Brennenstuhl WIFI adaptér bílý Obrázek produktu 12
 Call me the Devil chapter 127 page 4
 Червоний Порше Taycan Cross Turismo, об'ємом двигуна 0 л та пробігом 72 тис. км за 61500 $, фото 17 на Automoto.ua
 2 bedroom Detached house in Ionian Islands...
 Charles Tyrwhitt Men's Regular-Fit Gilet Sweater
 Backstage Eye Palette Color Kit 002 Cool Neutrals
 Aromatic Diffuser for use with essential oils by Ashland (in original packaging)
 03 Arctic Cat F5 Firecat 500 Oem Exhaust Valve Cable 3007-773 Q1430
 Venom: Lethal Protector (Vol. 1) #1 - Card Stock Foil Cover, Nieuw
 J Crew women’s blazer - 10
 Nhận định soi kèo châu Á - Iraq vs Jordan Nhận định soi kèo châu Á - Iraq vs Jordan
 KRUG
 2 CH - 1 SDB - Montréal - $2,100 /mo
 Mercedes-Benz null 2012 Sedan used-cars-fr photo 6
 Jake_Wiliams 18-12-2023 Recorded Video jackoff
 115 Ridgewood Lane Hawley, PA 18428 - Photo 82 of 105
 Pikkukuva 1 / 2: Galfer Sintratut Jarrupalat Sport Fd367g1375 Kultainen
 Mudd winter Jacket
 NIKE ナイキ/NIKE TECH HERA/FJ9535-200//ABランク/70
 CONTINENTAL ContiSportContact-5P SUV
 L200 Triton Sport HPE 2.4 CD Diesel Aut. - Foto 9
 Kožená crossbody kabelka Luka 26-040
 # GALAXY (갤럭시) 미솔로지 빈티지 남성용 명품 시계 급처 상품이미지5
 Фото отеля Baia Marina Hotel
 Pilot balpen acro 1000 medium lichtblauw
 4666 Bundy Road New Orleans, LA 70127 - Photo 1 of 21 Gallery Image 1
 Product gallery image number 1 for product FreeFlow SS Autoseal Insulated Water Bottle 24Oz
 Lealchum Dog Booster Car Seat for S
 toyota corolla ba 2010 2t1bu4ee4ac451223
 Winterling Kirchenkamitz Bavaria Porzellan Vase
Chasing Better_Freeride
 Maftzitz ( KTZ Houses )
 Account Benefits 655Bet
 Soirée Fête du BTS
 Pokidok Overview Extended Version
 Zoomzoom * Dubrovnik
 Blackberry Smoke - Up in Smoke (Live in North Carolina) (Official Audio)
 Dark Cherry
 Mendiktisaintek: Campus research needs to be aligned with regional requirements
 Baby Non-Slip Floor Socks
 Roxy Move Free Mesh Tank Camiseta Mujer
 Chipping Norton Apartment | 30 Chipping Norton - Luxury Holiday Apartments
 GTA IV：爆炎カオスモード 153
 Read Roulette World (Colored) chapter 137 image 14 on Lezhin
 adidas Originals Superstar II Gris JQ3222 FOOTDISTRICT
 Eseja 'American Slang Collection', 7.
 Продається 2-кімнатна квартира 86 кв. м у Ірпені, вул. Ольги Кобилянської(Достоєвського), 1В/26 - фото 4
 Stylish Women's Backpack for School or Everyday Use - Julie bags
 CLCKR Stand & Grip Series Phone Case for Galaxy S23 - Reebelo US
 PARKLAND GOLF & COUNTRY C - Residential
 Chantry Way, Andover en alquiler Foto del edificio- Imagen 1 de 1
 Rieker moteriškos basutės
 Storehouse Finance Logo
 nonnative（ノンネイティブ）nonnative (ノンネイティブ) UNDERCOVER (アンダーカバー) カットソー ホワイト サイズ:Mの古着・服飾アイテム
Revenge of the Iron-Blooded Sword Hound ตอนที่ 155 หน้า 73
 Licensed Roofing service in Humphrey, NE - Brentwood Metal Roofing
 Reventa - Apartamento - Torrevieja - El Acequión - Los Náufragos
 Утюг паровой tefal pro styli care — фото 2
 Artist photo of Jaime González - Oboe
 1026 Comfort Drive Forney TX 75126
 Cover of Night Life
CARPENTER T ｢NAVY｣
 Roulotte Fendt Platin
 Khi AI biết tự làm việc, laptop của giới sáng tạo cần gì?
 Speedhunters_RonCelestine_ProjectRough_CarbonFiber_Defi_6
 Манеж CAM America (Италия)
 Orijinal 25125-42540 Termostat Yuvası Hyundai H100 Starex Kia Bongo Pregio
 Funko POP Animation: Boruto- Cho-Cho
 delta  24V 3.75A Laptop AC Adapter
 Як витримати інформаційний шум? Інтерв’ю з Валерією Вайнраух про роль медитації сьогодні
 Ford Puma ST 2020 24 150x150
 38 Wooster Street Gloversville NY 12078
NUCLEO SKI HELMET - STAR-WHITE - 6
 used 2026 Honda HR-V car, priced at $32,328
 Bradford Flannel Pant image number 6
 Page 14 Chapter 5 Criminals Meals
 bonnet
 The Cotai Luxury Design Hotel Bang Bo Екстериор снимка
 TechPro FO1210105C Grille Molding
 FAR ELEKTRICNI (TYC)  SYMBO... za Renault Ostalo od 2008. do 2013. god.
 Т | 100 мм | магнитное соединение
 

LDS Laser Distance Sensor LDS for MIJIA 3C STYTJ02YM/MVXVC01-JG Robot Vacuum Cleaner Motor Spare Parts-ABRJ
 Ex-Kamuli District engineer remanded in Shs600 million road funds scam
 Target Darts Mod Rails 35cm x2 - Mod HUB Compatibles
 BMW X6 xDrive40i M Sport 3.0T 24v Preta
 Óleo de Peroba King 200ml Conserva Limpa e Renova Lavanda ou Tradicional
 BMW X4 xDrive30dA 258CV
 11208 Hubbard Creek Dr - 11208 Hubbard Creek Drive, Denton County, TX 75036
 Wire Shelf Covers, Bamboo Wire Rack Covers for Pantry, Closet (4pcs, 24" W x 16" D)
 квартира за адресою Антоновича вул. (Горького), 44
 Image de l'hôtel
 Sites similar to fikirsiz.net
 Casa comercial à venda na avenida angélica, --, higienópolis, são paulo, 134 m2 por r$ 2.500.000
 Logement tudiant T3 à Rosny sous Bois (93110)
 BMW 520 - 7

• • •

Exercise directions: For each line in the data that holds "with", add one to a count, then report that count alone.

Written answer: 2